Entries shown:
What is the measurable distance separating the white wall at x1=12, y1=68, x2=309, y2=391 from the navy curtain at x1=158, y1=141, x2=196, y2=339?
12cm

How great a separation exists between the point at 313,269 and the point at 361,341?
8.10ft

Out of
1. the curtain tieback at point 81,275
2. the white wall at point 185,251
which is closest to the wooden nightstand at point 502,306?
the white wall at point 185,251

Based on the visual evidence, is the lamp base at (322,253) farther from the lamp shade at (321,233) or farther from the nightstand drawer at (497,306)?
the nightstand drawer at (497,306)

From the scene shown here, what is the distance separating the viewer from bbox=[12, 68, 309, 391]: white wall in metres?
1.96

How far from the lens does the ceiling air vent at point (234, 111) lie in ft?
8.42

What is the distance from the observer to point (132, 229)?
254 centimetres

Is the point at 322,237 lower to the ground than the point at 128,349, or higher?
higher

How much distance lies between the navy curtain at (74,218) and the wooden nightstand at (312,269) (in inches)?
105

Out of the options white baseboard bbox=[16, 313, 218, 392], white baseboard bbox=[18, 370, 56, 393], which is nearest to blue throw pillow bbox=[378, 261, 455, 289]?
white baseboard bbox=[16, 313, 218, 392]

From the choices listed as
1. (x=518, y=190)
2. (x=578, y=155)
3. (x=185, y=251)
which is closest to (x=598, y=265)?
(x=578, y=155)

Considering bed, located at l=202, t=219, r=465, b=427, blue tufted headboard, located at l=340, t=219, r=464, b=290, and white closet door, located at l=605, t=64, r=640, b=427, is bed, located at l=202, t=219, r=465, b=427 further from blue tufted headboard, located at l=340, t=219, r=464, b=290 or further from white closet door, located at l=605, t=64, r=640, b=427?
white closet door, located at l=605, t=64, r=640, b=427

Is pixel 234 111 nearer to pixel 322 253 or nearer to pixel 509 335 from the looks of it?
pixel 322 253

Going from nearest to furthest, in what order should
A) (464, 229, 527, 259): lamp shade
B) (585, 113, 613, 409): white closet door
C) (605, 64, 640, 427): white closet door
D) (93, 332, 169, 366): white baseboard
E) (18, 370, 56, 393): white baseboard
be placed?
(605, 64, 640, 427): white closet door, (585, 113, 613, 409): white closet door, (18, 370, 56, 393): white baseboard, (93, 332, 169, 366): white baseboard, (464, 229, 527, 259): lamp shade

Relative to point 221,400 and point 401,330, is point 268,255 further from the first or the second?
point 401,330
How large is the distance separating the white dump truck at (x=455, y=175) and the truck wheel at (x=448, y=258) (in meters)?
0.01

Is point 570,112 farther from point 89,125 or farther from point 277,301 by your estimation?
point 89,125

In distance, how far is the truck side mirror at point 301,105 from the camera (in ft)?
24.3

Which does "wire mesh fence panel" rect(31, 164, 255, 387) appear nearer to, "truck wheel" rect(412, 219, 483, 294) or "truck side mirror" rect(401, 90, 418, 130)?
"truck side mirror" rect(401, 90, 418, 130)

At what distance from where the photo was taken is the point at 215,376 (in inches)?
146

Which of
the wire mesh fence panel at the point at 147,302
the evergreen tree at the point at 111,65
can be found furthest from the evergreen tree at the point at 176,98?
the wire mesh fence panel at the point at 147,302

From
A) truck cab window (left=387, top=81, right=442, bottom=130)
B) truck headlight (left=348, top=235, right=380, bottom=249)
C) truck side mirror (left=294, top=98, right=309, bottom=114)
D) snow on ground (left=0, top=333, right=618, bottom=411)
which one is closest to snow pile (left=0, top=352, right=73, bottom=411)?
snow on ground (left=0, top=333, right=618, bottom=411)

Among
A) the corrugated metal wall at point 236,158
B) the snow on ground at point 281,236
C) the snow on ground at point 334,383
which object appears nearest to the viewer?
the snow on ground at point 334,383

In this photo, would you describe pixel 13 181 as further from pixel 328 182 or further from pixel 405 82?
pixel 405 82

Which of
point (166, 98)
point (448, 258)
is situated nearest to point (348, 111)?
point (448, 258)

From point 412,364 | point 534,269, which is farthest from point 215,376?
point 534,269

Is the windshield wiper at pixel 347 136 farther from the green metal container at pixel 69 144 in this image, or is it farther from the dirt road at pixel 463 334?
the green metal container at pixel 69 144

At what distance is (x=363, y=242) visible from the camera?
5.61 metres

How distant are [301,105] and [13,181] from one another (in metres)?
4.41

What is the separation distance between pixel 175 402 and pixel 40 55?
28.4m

---

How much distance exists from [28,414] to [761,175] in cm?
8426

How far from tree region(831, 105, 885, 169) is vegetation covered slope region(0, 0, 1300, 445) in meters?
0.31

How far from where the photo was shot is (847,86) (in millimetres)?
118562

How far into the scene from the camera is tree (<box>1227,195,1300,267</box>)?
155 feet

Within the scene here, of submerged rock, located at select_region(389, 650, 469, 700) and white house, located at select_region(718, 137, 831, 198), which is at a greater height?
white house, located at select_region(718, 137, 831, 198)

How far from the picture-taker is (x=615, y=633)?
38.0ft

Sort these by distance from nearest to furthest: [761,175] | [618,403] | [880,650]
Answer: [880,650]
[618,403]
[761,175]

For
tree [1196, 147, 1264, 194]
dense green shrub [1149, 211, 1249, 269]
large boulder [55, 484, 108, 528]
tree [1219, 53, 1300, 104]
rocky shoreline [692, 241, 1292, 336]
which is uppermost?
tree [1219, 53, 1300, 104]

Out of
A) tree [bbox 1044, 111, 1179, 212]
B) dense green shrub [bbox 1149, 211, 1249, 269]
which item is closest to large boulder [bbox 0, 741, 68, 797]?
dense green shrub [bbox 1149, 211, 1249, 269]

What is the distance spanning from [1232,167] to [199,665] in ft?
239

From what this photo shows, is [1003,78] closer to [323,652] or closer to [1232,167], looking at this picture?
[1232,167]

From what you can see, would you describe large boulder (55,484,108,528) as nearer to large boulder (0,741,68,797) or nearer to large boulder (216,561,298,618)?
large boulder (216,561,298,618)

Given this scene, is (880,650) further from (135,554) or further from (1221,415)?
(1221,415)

* * *

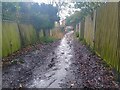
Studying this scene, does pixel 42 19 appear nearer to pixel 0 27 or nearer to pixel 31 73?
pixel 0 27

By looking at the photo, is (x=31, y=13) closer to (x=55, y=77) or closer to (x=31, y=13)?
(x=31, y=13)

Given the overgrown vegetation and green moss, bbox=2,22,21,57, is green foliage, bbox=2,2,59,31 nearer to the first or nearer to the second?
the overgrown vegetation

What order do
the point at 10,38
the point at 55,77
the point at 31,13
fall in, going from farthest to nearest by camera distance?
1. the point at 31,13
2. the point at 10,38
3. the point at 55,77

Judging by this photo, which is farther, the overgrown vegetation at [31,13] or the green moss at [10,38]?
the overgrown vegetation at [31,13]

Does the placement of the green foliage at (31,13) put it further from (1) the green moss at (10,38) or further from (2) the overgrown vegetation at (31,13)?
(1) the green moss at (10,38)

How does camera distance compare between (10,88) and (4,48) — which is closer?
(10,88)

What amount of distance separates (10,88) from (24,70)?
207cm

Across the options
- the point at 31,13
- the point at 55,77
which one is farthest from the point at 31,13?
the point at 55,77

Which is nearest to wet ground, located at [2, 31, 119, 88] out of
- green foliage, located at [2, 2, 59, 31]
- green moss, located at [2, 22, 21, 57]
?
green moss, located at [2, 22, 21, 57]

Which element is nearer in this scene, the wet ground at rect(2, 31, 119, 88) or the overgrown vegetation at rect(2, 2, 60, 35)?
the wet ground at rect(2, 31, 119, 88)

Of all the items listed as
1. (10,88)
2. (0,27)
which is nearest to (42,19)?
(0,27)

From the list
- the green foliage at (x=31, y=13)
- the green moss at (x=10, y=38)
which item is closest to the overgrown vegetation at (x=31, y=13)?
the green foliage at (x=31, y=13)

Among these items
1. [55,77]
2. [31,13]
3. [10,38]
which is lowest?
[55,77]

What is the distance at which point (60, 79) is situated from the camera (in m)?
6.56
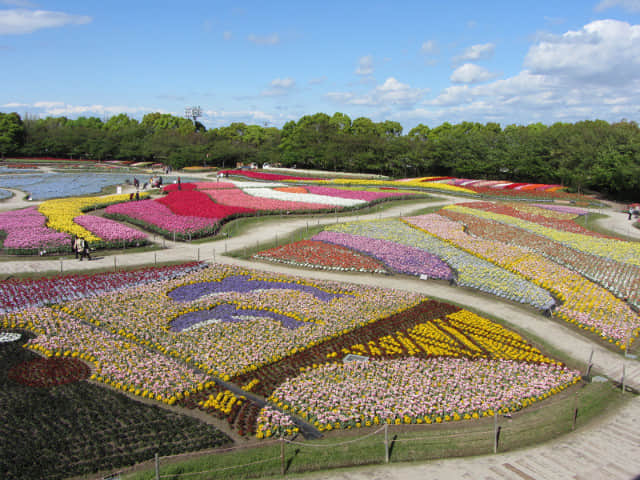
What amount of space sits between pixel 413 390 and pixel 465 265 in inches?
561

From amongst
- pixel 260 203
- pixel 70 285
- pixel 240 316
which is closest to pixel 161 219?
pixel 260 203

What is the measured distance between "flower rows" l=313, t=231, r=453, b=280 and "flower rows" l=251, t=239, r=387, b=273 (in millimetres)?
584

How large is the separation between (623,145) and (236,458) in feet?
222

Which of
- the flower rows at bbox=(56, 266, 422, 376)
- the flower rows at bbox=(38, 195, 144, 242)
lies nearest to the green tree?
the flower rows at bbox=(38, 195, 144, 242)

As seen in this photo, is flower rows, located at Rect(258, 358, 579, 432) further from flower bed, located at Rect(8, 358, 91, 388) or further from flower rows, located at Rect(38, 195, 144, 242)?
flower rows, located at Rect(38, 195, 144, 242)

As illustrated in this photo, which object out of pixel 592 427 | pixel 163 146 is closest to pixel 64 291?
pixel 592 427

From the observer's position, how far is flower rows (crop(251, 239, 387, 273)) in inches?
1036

Problem requirements: Report every line of the entries above that contains the word "exists", treating uppercase and lowercase letters as different.

Solution for this problem:
How great a separation exists between the point at 313,269 and the point at 361,341?
How much distance exists from [28,414] to [761,175] in cm?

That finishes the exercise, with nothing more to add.